The main entrance into Lija is perhaps the prettiest you will see. Transfiguration Avenue is lined with Oleander trees, and leads first to the beautiful Belveder, once a characteristic of the gardens of Villa Gourgion, and then into the Church square dominated by the Church dedicated to our Saviour.


From then on, it is a dive into the narrow winding streets and pretty alleys characteristic of Lija, most of which only allow for the passage of cars in one direction. From the moment you wander into this older part of town, you will be charmed by the typical Maltese balconies and the cast-iron pregnant windows holding geraniums of all colours. The buildings are adorned with corner niches, carved stone, timber balconies and iron railings. Visit also the old Mill in the corner between Preca Street and San Licinju Street, but contact the Local Council first.

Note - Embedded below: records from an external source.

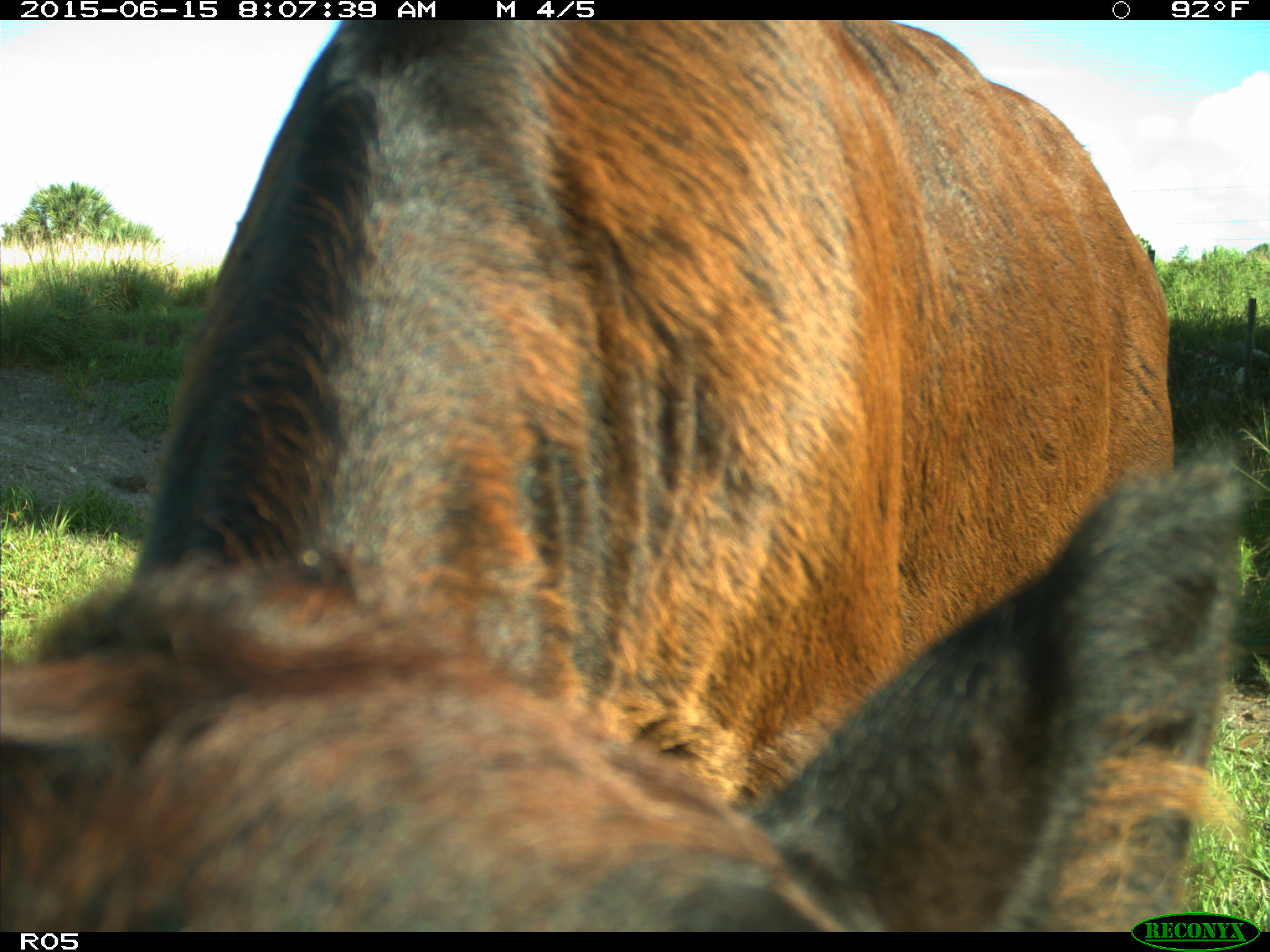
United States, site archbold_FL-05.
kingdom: Animalia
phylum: Chordata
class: Mammalia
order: Artiodactyla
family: Bovidae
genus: Bos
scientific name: Bos taurus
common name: domestic cow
Bos taurus (domestic cow).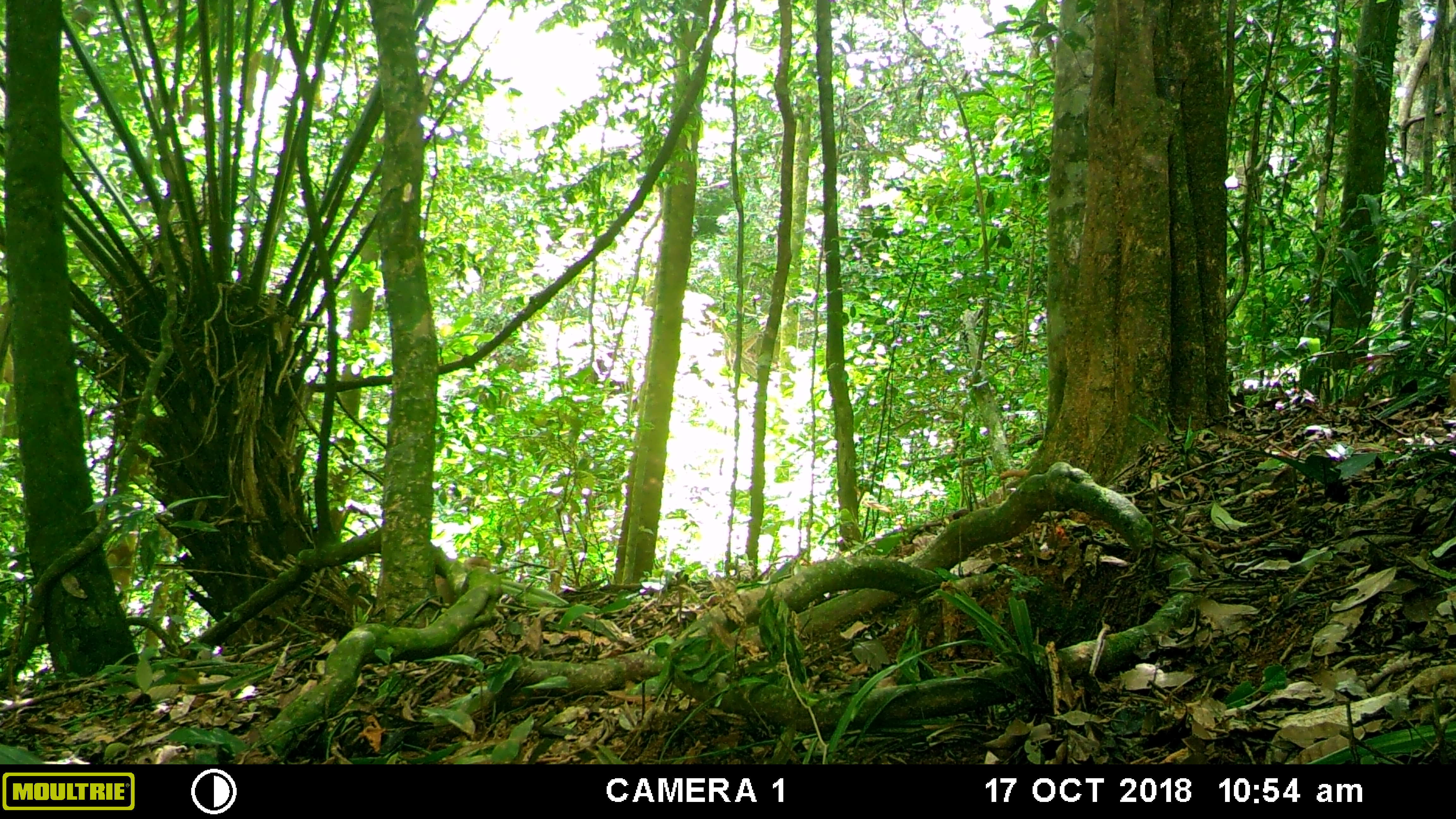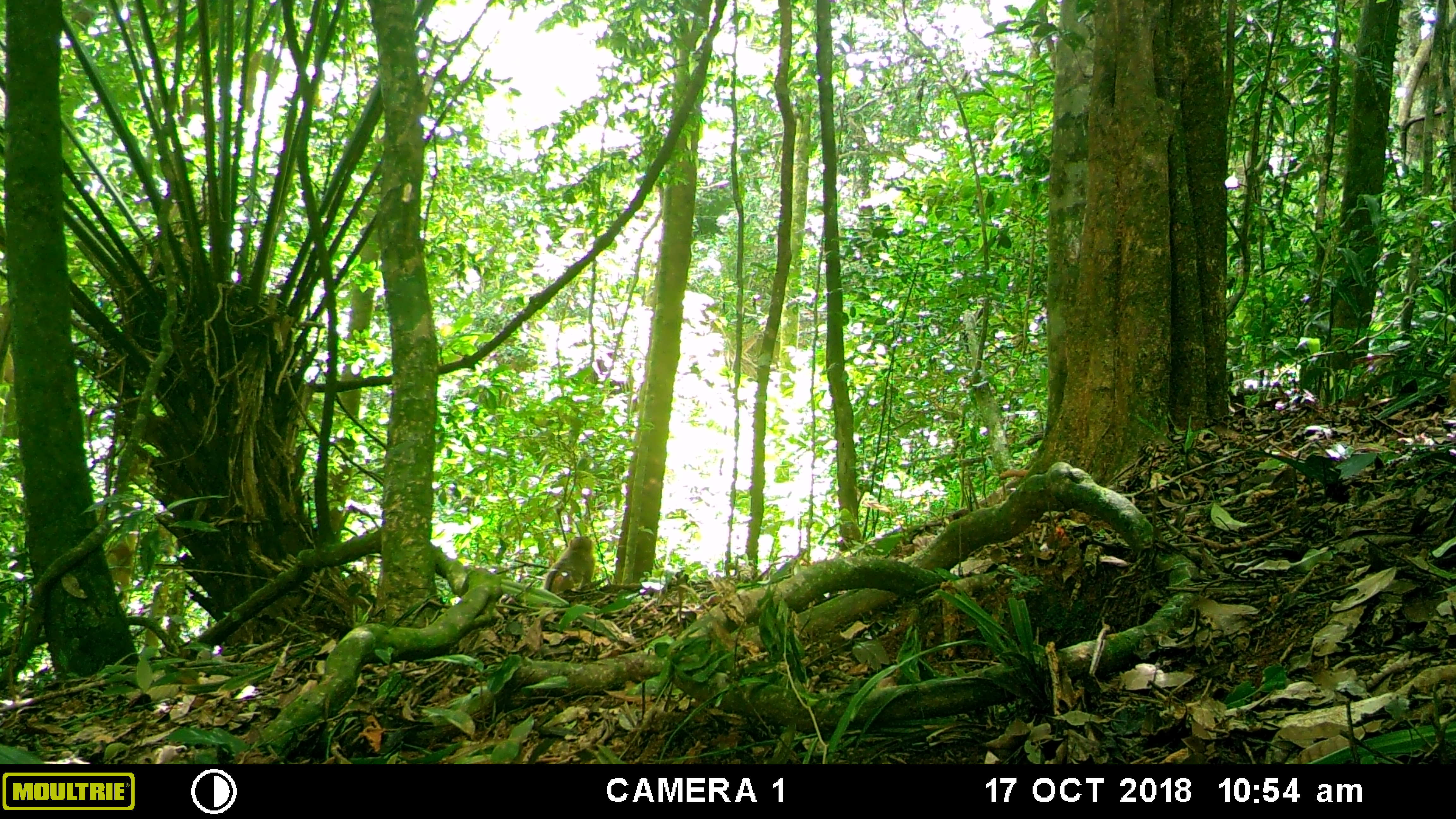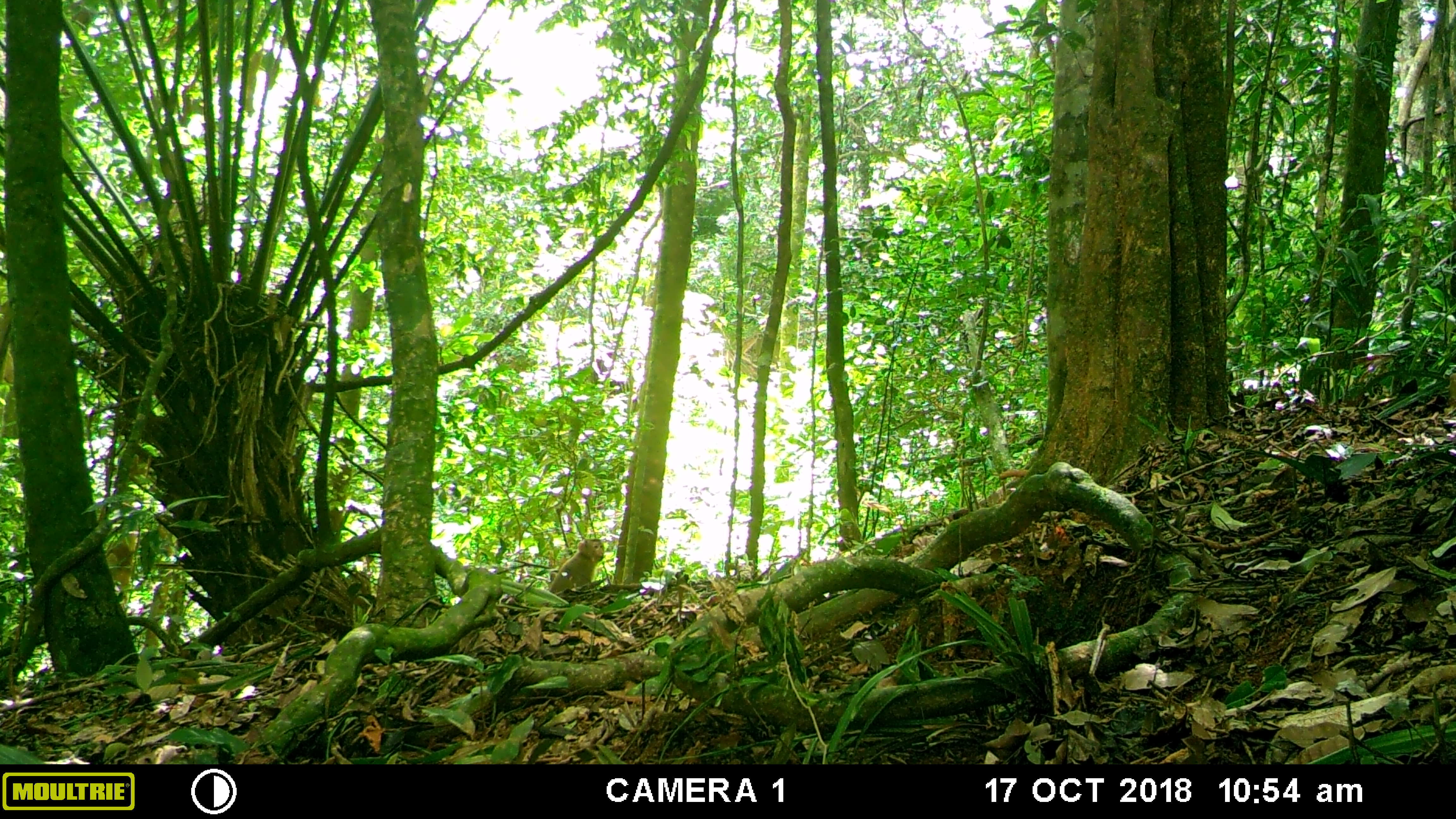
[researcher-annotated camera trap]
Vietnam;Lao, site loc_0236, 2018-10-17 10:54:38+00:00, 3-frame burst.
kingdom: Animalia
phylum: Chordata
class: Mammalia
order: Primates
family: Cercopithecidae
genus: Macaca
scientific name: Macaca nemestrina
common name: pig-tailed macaque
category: pig tailed macaque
Pig tailed macaque (pig-tailed macaque) (Macaca nemestrina). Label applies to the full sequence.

Just like Attard and Balzan, the other two of the Three Villages – so-called because of their similar age, design and the fact that they merge into each other – Lija boasts large gardens and orchards. So the village motto Suavi Fructu Rubeo, meaning 'with tasty fruit I blossom,' and indeed the area is renowned for its delicious citrus-flavoured honey.


Although Megalithic tombs were unearthed in Lija in 1967, the present village became a recognised Parish in the late 16th century. However the village boasts no less than eight churches and chapels and also a Church Museum.


Lija's village culture is still strong and clubs continue to be popular meeting places for locals and also those from neighbouring villages. Apart from the Lija Athletic’s Football Club, Lija Bocci Club, Lija Tennis Club and Old Motors Club there are several religious-culture related clubs such as the band clubs, the feast decorations club and the fireworks club.


Lija is well-known for its spectacular fireworks displays and pyrotechnics. It has won international competitions and continues to give a free show to hundreds of people during the village feast held on the 6th of August.